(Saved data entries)
════

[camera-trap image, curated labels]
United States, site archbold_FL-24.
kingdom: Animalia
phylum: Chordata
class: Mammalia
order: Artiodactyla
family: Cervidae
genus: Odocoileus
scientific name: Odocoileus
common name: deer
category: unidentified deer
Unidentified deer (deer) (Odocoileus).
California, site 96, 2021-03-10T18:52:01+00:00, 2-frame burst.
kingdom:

════

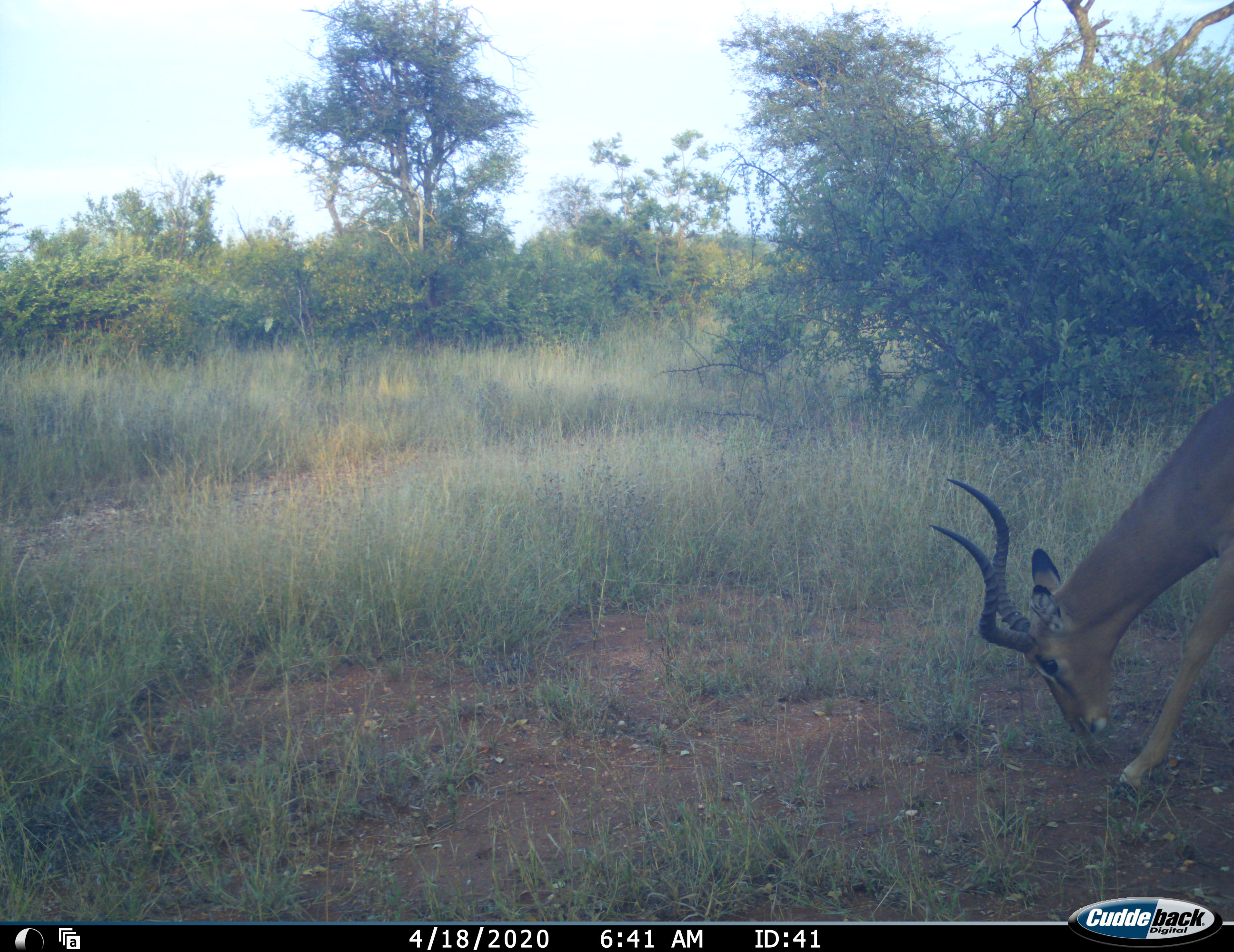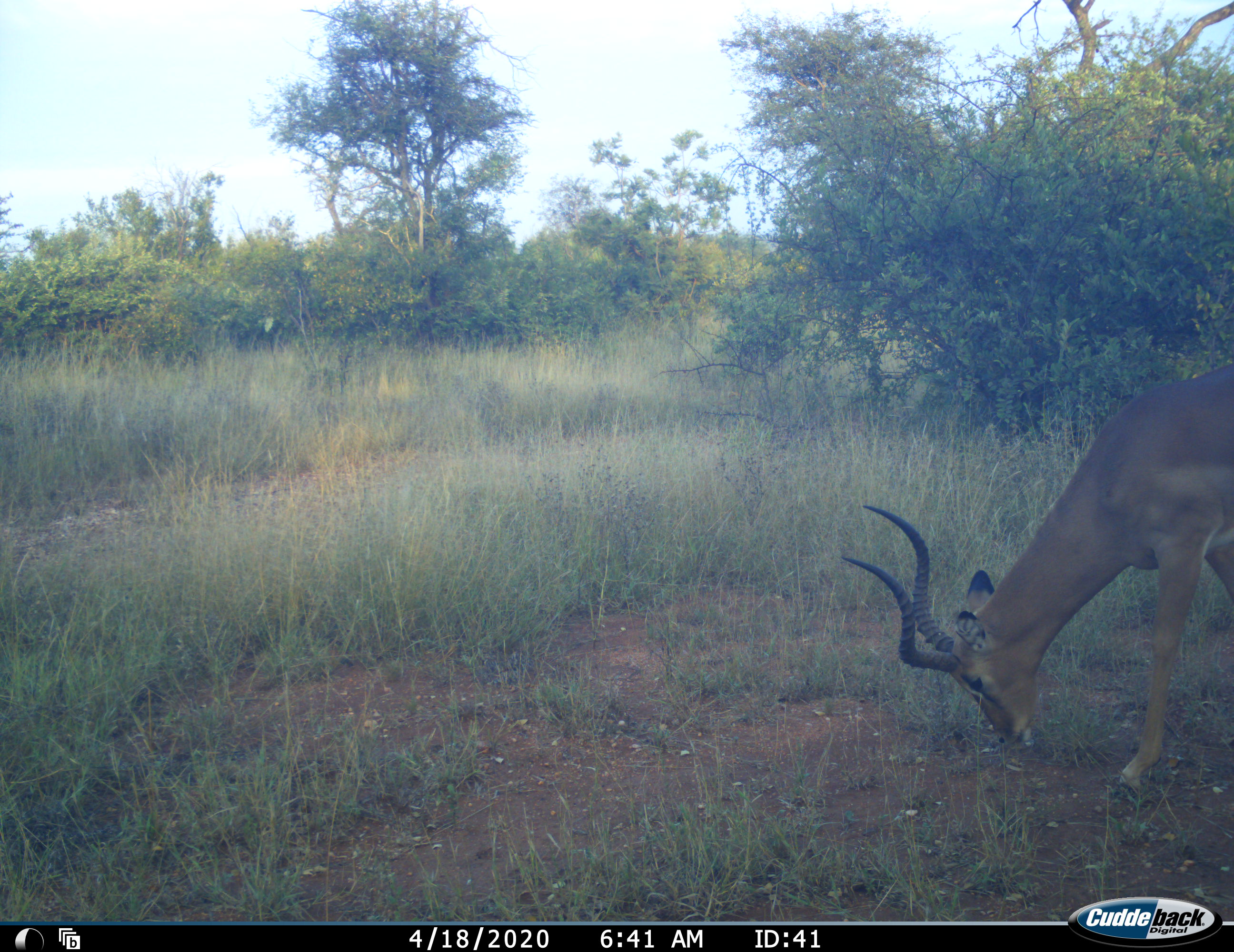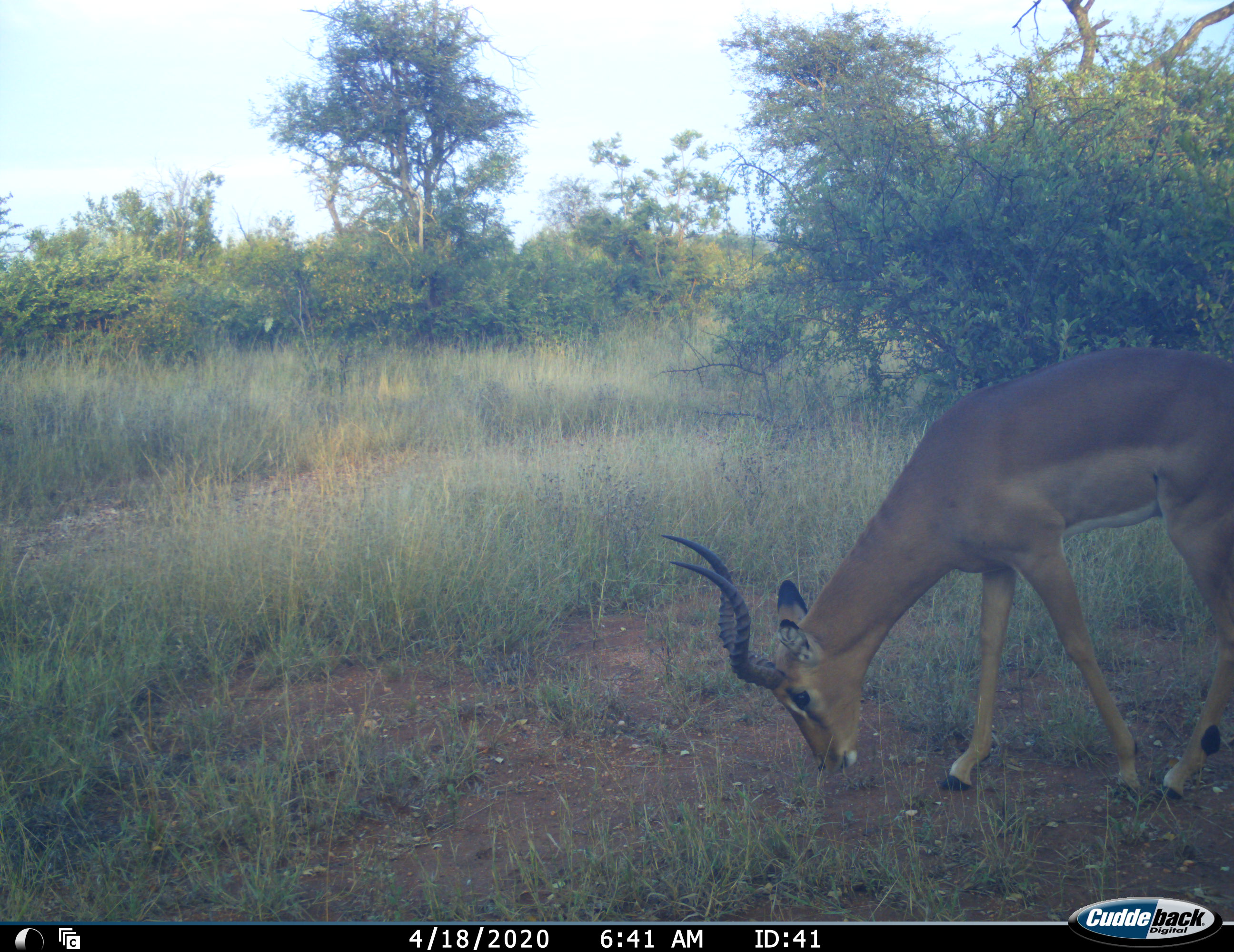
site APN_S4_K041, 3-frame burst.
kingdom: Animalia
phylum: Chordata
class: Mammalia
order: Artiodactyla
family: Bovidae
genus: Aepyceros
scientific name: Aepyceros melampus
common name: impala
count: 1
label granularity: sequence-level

════

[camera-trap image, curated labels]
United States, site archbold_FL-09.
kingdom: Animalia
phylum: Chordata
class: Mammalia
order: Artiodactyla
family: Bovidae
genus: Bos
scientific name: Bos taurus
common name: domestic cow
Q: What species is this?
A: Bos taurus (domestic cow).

════

Brief: A complete answer lists each line of the data that holds the word "United".

Response to this task:
United States, site archbold_FL-24.
United States, site archbold_FL-09.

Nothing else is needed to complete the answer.